Statistical Sampling

Random sampling uses chance to select a representative sample, allowing us to infer population characteristics.

Key Definitions

  • Parameter: Characteristic of a population
  • Statistic: Characteristic of a sample

Sampling Designs

  1. Simple random sample: Each individual has an equal chance of selection.
  2. Stratified random sample: The population is divided into subgroups (e.g., gender), and random sampling is performed within each group.

Ethics of Gathering Data

  • Informed consent must be obtained from participants so they are aware of the study’s purpose, procedures, and potential risks or benefits.
  • The Institutional Review Board (IRB) evaluates the study to determine its ethical and scientific appropriateness:
    • Ensures the study minimizes risks and maximizes benefits.
    • Reviews the experimental design and statistical plan for ethical and scientific rigor.

Measuring Uncertainty

Hypothesis Testing

Key Concepts

  1. Hypotheses:
    • Null hypothesis (\(H_0\)): Assumes no effect or difference (e.g., treatment means are equal).
      • Because treatment group assignment is random, we assume that if the treatment has no effect, the population means are equal across groups.
    • Alternative hypothesis (\(H_a\)): Suggests an effect or difference exists.
  2. Test statistic: A sample estimate (e.g., difference in means) divided by a measure of variability (e.g., standard error).
    • Example: A t-statistic in a two-sample t-test.
  3. p-value: Probability of observing by random chance a result as extreme as the sample, assuming \(H_0\) is true. Calculated using the test statistic.
  4. Decision: Compare the p-value to the significance level (\(\alpha\)). Under the assumption that the population means are equal, a small p-value indicates that the observed result would be unlikely due to chance alone.
    • If \(p < \alpha\): Reject \(H_0\).
    • Otherwise: Fail to reject \(H_0\).
  5. Conclusion: Summarize the result in plain language, referencing both hypotheses and the p-value.
    • In observational studies, we use a fictitious chance model to apply the same calculations, but causal interpretations are limited due to lack of randomization.

General Principles

  • Evidence is gathered by collecting a sample and analyzing differences in key metrics.
  • If \(H_0\) is true, differences between sample means should be small. The p-value quantifies how small is “small enough.”

Example: Lottery Case

  • Assumption (\(H_0\)): Bivin is playing fair.
  • Evidence (test statistic): He won 10 times in a row.
  • Probability (p-value): The probability of winning 10 times in a row, assuming fairness, is extremely low.
  • Decision: Reject \(H_0\). The outcome is too unlikely under fair play.
  • Conclusion: Since the probability of winning 10 times in a row under fair play is so small, we conclude that Bivin is likely cheating.

Permutation Testing

  • Purpose: Tests results against all possible randomizations to assess how unusual the observed result is.
    • In an experiment, permutations represent all possible assignments of participants to treatment groups.
  • p-value calculation: Count how many permutations are as extreme as the observed result, and divide by the total number of permutations.
    • Example: If 10 out of 1,000 permutations are as extreme as the observed result, the p-value is \(10 / 1{,}000 = 0.01\).

Writing Up Results

Results are typically communicated in writing, often for non-expert audiences.

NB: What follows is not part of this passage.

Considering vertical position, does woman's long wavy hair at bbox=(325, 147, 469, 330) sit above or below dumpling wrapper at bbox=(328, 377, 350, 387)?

  • Include context about the experiment:
    • What was the research question?
    • What were the treatment groups?
    • What was measured?
  • Include descriptive statistics:
    • Mean
    • Standard deviation
    • Outliers (with explanations)
    • Important differences observed in the data
  • State the p-value:
    • Does it support or contradict \(H_0\)?
    • What does this imply in the context of the study?
  • Mention challenges:
    • Difficulties encountered during the study
    • Confounding variables that may have affected results
  • Clarify the scope of the study:
    • Can results be generalized to the target population?
    • Was the sample representative?
  • Ensure reproducibility:
    • Provide enough detail for another researcher to reproduce the study.